PolskaPozew ministerstwa przeciw o.Rydzykowi - w prokuraturze

Pozew ministerstwa przeciw o.Rydzykowi - w prokuraturze

Do warszawskiej Prokuratury Okręgowej dotarło zawiadomienie ministerstwa środowiska o podejrzeniu popełnienia przestępstwa przez Narodowy Fundusz Ochrony Środowiska i Gospodarki Wodnej przy przygotowywaniu dokumentacji na fundusze dla fundacji "Lux Veritatis".

Pozew ministerstwa przeciw o.Rydzykowi - w prokuraturze
Źródło zdjęć: © AFP

15.01.2008 | aktual.: 15.01.2008 17:57

Rzeczniczka warszawskiej Prokuratury Okręgowej Katarzyna Szeska powiedziała, że doniesienie jest analizowane przez prokuratorów. Prokuratorzy zapoznają się z treścią zawiadomienia i dokumentami załączonymi do niego przez ministerstwo.

Rzeczniczka ministerstwa środowiska Elżbieta Strucka wyjaśniła, że przy podpisywaniu umowy między fundacją związaną z o. Tadeuszem Rydzykiem a Narodowym Funduszem Ochrony Środowiska zabrakło m.in. wymaganych informacji o wkładzie własnym fundacji. Podkreślała, że "powstały wątpliwości co do tej umowy oraz pewne podejrzenia co do ewentualnego fałszowania tego dokumentu".

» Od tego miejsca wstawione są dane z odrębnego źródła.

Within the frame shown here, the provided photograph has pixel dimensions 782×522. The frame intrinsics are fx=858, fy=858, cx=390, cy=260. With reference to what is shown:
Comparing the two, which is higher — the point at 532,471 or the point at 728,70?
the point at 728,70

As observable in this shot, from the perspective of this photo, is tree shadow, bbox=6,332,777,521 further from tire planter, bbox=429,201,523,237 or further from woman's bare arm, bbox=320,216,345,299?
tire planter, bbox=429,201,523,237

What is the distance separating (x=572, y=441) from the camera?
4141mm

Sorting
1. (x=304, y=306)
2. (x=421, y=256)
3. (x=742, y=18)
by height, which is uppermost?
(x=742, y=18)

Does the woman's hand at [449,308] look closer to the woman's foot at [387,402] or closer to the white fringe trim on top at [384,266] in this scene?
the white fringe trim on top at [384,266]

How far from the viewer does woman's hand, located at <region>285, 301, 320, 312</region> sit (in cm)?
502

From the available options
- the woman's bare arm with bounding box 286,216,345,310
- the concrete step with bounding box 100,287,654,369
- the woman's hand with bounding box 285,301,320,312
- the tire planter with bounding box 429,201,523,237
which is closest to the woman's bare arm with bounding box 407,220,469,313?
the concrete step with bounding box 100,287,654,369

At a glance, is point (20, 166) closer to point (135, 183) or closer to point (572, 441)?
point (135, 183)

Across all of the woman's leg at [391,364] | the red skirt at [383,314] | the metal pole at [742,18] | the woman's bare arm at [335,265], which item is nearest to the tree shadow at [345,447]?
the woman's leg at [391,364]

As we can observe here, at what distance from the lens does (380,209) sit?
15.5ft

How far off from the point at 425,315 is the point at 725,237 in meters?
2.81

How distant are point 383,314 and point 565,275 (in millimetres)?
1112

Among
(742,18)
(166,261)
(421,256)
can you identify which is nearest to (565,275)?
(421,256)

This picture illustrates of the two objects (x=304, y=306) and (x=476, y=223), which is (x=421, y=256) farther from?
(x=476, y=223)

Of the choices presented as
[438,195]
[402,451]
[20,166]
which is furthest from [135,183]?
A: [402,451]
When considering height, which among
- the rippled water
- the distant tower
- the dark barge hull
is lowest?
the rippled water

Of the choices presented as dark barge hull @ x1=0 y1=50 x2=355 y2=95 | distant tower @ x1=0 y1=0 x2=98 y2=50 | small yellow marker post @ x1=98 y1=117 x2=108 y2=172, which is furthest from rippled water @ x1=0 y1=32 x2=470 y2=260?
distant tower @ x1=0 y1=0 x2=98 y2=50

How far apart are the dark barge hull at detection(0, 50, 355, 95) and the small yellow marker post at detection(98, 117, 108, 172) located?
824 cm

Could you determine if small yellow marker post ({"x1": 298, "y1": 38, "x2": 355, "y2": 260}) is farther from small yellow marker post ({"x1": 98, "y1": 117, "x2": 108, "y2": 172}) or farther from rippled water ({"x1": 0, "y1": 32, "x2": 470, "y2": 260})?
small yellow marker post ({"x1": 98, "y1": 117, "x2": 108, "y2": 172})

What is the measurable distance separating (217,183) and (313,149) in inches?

Dodała, że zawiadomienie do prokuratury jest "własną inicjatywą i własnym działaniem Ministerstwa Środowiska".

Narodowy Fundusz Ochrony Środowiska przyznał 27 mln zł związanej z o. Tadeuszem Rydzykiem fundacji "Lux Veritatis" na poszukiwanie złóż wód geotermalnych na terenie Torunia. Mają one ogrzewać kompleks akademicki toruńskiej uczelni o. Rydzyka.

W poniedziałek "Wprost" podał, że szczegóły sprawy od kilku dni zna premier Donald Tusk i to on miał podjąć ostateczną decyzję o złożeniu zawiadomienia do prokuratury.

W piątek minister środowiska Maciej Nowicki poinformował, że w wyniku kontroli dotyczącej przyznania dotacji dla Fundacji stwierdzono szereg uchybień. Fundacja o. Rydzyka otrzyma jednak pieniądze.

Umowa zawarta między Narodowym Funduszem Ochrony Środowiska a Fundacją ma charakter cywilno-prawny i jest wiążąca. Oznacza to, że Fundacja otrzyma pieniądze, a konsekwencje mogą być wyciągnięte jedynie w stosunku do pracowników funduszu - wyjaśniał Nowicki.

Minister uważa, że będzie to najdroższe poszukiwanie badawcze, jakie do tej pory przeprowadzono w Polsce. Nowicki powiedział też, że będzie wnioskował do rady nadzorczej NFOŚ o wyciągnięcie konsekwencji wobec winnych tego, co się stało. Posiedzenie rady nadzorczej Funduszu zaplanowane jest na czwartek.

Główny geolog kraju, wiceminister środowiska Henryk Jezierski wyjaśniał, że nie ma żadnych podstaw, aby kwestionować ważność koncesji geologicznej, ale były drobne uchybienia, polegające np. na tym, że rozesłano zawiadomienia do większej liczby stron postępowania, niż to wynika z przepisów prawa.

Natomiast Gawłowski, który jest przewodniczącym rady nadzorczej NFOŚ, mówił, że wśród nieprawidłowości można wymienić m.in. obowiązek pełnego pokrycia kosztów całego przedsięwzięcia. Najpierw Fundacja dostała 12 mln zł, potem wystąpiła o kolejne 15 mln zł. Podkreślił, że decyzja o przyznaniu drugiej transzy zapadła w pośpiechu, na ostatnim - przed zmianą rządu - posiedzeniu rady nadzorczej NFOŚ.

Odwierty geotermalne mają znajdować się na terenie dzierżawionej przez redemptorystów części Portu Drzewnego w Toruniu. Media pisały, że kontrola w Krajowym Zarządzie Gospodarki Wodnej i Regionalnym Zarządzie Gospodarki Wodnej w Gdańsku natrafiła na szereg nieprawidłowości w procedurach związanych z dzierżawą części Portu. Stanowisko stracił prezes KZGW Mariusz Gajda.

B. minister środowiska Jan Szyszko mówił wcześniej w Radiu Maryja, że nie przypuszcza, aby doszło do uchybień resortu środowiska przy przyznawaniu unijnej dotacji na odwierty geotermalne w Toruniu. Szyszko podkreślał, że inwestycja pod względem oddziaływania na środowisko jest przygotowana "idealnie" i może być uznana za "wzorcową".